**Directions for this task**.
According to the article on internet-connected household devices, at whose summit did David Petraeus discuss the "Internet of Things"?

Source: Wired
More and more personal and household devices are connecting to the
internet, from your television to your car navigation systems to your
light switches. CIA Director David Petraeus cannot wait to spy on you through them.
Earlier this month, Petraeus mused about the emergence of an
“Internet of Things” — that is, wired devices — at a summit for
In-Q-Tel, the CIA’s venture capital firm.
“‘Transformational’ is an overused word, but I do believe it properly
applies to these technologies,” Petraeus enthused, “particularly to
their effect on clandestine tradecraft.”
All those new online devices are a treasure trove of data if you’re a
“person of interest” to the spy community. Once upon a time, spies had
to place a bug in your chandelier to hear your conversation. With the
rise of the “smart home,” you’d be sending tagged, geolocated data that a spy agency can intercept in real time when you use the lighting app on your phone to adjust your living room’s ambiance.
“Items of interest will be located, identified, monitored, and
remotely controlled through technologies such as radio-frequency
identification, sensor networks, tiny embedded servers, and energy
harvesters — all connected to the next-generation internet using
abundant, low-cost, and high-power computing,” Petraeus said, “the
latter now going to cloud computing, in many areas greater and greater
supercomputing, and, ultimately, heading to quantum computing.”

(Photo labels with bounding boxes)
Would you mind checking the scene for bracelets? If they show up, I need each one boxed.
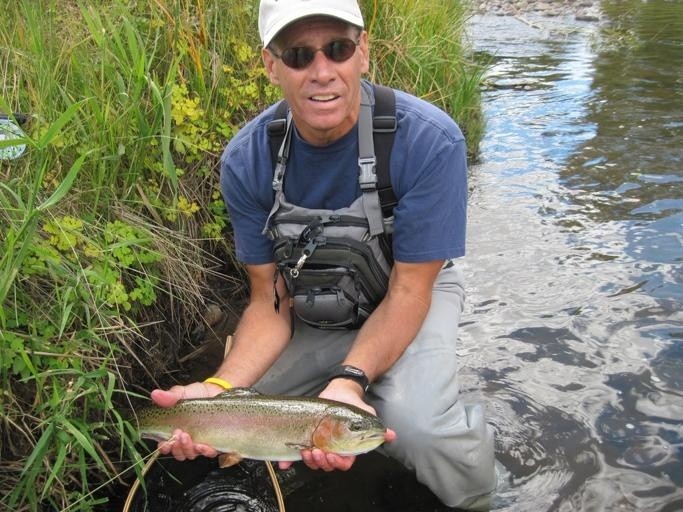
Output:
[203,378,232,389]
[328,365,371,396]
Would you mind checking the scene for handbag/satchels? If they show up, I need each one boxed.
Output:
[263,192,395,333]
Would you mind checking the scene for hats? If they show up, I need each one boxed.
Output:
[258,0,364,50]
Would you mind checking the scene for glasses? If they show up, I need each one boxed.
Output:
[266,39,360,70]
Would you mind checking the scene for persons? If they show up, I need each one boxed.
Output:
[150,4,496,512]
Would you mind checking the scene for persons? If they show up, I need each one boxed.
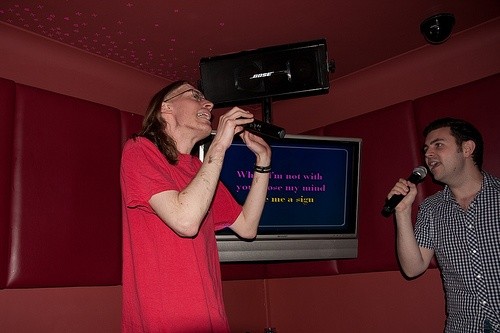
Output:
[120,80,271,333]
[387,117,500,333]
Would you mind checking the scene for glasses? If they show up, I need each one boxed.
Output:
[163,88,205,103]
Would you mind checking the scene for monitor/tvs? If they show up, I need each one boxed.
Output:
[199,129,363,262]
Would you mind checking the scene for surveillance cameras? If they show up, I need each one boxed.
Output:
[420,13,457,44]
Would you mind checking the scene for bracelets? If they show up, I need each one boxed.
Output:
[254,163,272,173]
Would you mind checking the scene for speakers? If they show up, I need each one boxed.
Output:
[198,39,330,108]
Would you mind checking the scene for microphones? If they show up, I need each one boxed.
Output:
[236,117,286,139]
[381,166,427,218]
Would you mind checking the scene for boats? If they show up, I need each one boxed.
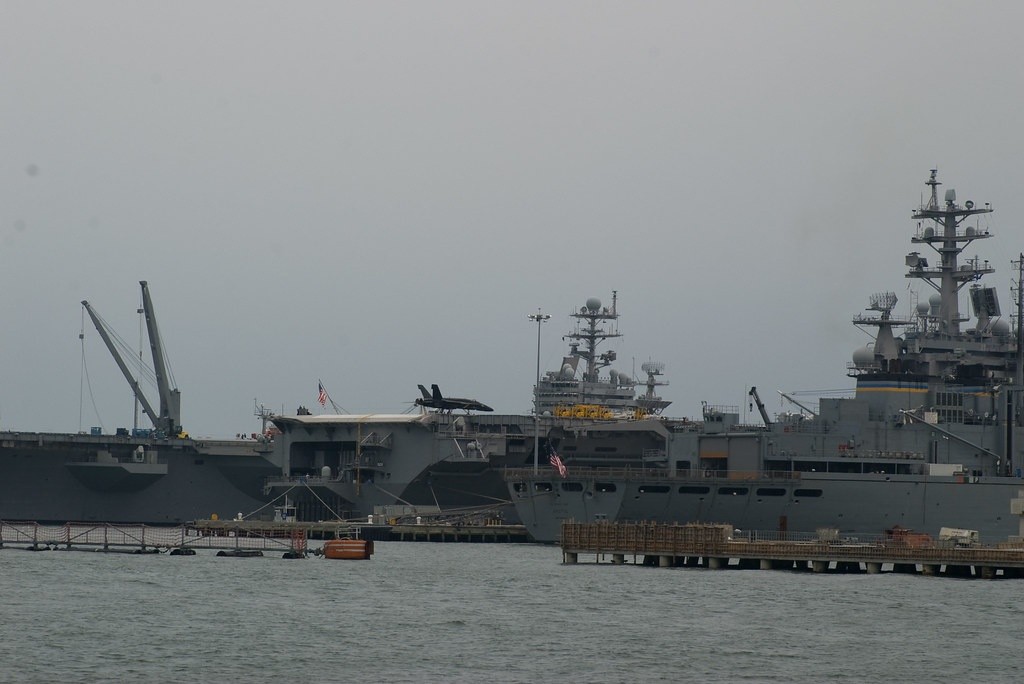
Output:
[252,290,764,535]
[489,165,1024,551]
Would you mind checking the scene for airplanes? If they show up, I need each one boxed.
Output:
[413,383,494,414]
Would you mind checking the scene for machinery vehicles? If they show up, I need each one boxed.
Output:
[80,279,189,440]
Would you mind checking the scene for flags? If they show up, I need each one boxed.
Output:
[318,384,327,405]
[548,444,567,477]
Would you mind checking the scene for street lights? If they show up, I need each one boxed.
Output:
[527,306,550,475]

**Written reply**.
He spoke at a summit for In-Q-Tel, the CIA's venture capital firm.